Window For Fireworks May Shut Without Hawkish Fed

If you like excitement (where “excitement” means harrowing drawdowns and vol events conducive to bombastic media headlines), you were hoping for a hawkish surprise from the Fed on Wednesday.

This week brought fireworks, as the post-OpEx “unclench” did indeed open the door for a wider distribution of outcomes, which in this case is a euphemism for the fairly steep decline in equities that played out on Monday.

Now, though, the door is closing. Or, as Nomura’s Charlie McElligott put it Wednesday, “it’s becoming clear to me that the ‘window for volatility expansion’ will soon be closing again.”

Why? Well, it’s simple, really. Once the FOMC event risk passes, vol-sellers may reengage, hedges will be monetized and, in true “tail-wagging-the-dog” fashion, spot could rally.

After that, the self-fulfilling, virtuous loop can resume. If spot ends up “pinned,” engendering a slow grind higher in sub-50bps daily intervals, the attendant suppression of realized vol will dictate mechanical exposure adds from the vol control universe. And around we go.

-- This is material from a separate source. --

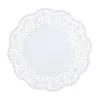 PAPSTAR Στρογγυλές δαντέλες τούρτας, 30 cm, Λευκό, 100 τεμ. (12263)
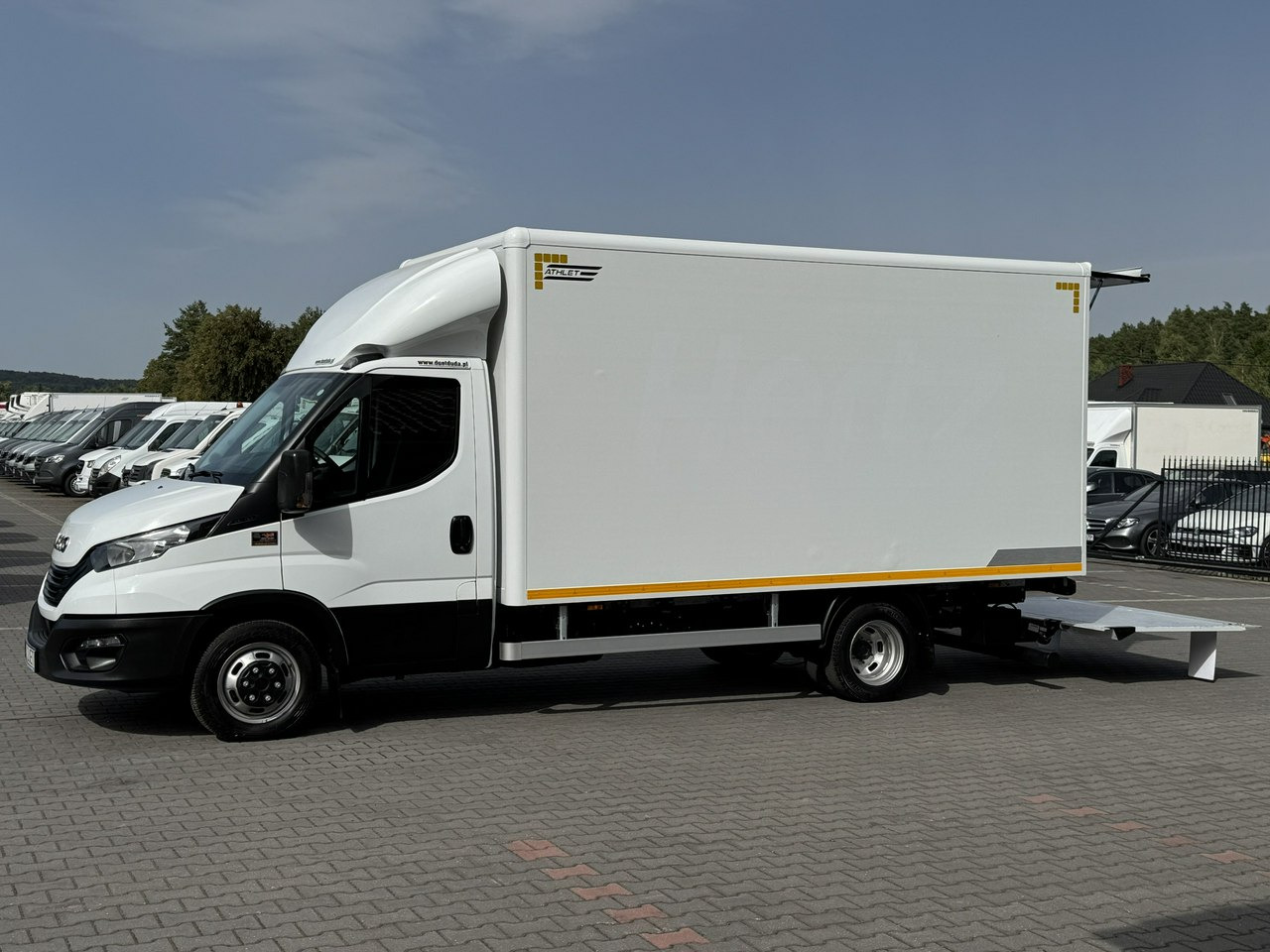 Iveco Daily 35C16 V - Tarbesõiduk furgoon: pilt 2 Iveco Daily 35C16 V - Tarbesõiduk furgoon: pilt 2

“VIX ETN Net Vega has now decreased by 7.2mm over the past 1w into the Vol squeeze,” McElligott remarked Wednesday.

Nomura

Absent the resumption (and “resumption” is something of a misnomer here, considering we only had one session where spot really moved) of big daily changes, it’ll be hard “to justify UX1 at 23 / 24,” Charlie said.

So, coming full circle (and rather quickly considering my penchant for verbosity), those hoping for fireworks needed a hawkish surprise from the Fed (preferably in the new dot plot), a Jerome Powell communications blunder or both.

That said, McElligott did note that “there’s still ‘energy’ to overshoot in either direction with some very real accelerant flows remaining on account of Dealer options positioning.”

And then there’s Evergrande. Which is buying time with no money.